In November 1870 he traveled to the Metz region, distributing Quaker relief aid to surviving civilian victims of the recent Franco-Prussian War. The objectives of the mission, which received "every possible assistance from the [occupying] German authorities", were eloquently set out in a document which each member of the relief mission carried, its text set out in the English, German and French languages: disease was rife, and on the final day of his Metz stay he was attending the funeral of a fellow relief worker who had succumbed to small pox.

By 1870 it is clear that Bellows was also planning for a further dictionary project on a much more ambitious scale, having spent the previous five or so years learning the French language from scratch. The weeks spent in Lorraine seem to have pushed work on the project for a "pocket ‘French-English Dictionary’" further up his agenda, and he may have taken the opportunity of this visit to France to invoke further practical input from friends with mother-tongue French. Bellows' pocket French dictionary, when it appeared in 1872 or 1873, was dedicated to Lucien Bonaparte who had himself contributed much to its preparation. Printed on high-quality thin paper, it measured 3 x 5 inches and incorporated 340,000 French and English words. 6,000 copies of this first edition were printed and, remarkably, the entire print-run was sold out within a year.
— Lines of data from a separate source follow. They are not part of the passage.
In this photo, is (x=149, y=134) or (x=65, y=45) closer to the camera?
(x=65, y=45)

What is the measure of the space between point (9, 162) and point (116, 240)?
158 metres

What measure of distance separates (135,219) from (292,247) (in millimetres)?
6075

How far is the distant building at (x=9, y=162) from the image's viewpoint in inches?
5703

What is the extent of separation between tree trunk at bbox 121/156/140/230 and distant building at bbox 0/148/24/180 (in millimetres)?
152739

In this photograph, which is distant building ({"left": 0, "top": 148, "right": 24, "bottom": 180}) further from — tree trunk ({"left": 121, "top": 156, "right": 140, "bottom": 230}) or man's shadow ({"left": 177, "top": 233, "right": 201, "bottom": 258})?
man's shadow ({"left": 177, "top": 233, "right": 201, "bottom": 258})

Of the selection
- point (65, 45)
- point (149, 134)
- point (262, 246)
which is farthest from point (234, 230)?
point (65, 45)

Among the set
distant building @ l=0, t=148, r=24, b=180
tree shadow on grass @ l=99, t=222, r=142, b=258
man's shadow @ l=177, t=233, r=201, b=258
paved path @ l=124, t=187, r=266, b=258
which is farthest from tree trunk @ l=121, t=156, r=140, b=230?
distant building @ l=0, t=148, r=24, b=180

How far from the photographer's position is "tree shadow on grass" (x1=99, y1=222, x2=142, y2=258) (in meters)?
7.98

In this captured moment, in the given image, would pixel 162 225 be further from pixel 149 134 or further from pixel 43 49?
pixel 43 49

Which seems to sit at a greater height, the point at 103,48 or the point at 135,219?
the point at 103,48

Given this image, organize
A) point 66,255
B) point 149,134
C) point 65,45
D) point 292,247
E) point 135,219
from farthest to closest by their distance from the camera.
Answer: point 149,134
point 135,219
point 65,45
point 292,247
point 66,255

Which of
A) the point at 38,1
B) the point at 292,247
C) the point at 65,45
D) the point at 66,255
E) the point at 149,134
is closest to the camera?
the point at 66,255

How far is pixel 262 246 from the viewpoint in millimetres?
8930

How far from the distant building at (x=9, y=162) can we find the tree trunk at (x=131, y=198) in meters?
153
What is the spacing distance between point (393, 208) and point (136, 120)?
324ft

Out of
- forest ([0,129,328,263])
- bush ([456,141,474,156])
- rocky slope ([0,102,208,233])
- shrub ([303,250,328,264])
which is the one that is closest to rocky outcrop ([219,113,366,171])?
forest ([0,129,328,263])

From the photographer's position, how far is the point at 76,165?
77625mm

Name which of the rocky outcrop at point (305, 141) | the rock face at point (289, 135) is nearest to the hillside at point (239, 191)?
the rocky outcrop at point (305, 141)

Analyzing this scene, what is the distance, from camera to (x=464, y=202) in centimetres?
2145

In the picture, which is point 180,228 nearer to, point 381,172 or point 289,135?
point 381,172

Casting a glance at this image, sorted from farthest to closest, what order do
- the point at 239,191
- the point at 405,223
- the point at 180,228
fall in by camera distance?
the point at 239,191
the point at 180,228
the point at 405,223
An enhanced edition appeared in 1876. Some years after John Bellow himself had died his business, now controlled by his son William, was able, with help from a new generation of francophone friends, to produce an updated and expanded edition in 1911.

===The polymath===
A further focus for his studies was Archaeology. He took a particular interest in the archaeological expeditions to Palestine which were frequently in the headlines in the 1870s. Closer to home he ordered a bulky new steam press which required an expansion of his new premises at Eastgate House. During excavations for the extension foundations, in 1872/73, he was involved in the discovery, between "Dog Lane" and "King Street", of a large section of Gloucester's Roman city walls, a matter on which in due course he wrote up and published his discoveries for the "Bristol and Gloucester Archaeological Society". Bellows was elected a member of the American Antiquarian Society in 1892.

John Bellows retained the travel habit throughout his life. While the printing business continued to thrive, between 1873 and his death in 1902 he joined a succession of small teams of co-religionists, visiting France, Russia, Bulgaria, Turkey, Canada and the United States of America. The stated purpose of these visits was to promote the religion and work of the Religious Society of Friends (as the Quakers were more formally known). He was able to meet Oliver Wendell Holmes, with whom till now his friendship had been conducted only through correspondence, and on two visits to Russia, to strike up a lasting friendship with Leo Tolstoy, with whom Bellows remained in contact till he died. His final overseas trip took place in 1901, and involved a return to New England. In June of that year he was able to receive in person an honorary MA degree from Harvard University.

==Personal==
John Bellows' brother had returned to England and married in 1863. In January 1869 John Bellows himself married Elizabeth Earnshaw from Clitheroe in Lancashire. Elizabeth's father was a surgeon. He met her through his friend, her brother, Hugh Granger Earnshaw, who was employed as a factory inspector in the Gloucester area. The marriage produced ten recorded children.

John Bellows became increasingly devout as his life progressed. In addition to giving up smoking and engaging in regular mostly low-profile acts of philanthropy, both in and Gloucester and further afield. His commitment to pacifism was profound. He became teetotal and was even, from 1890, a vegetarian. A painting of Bellows by Percy Bigland can be seen at the Museum of Gloucester.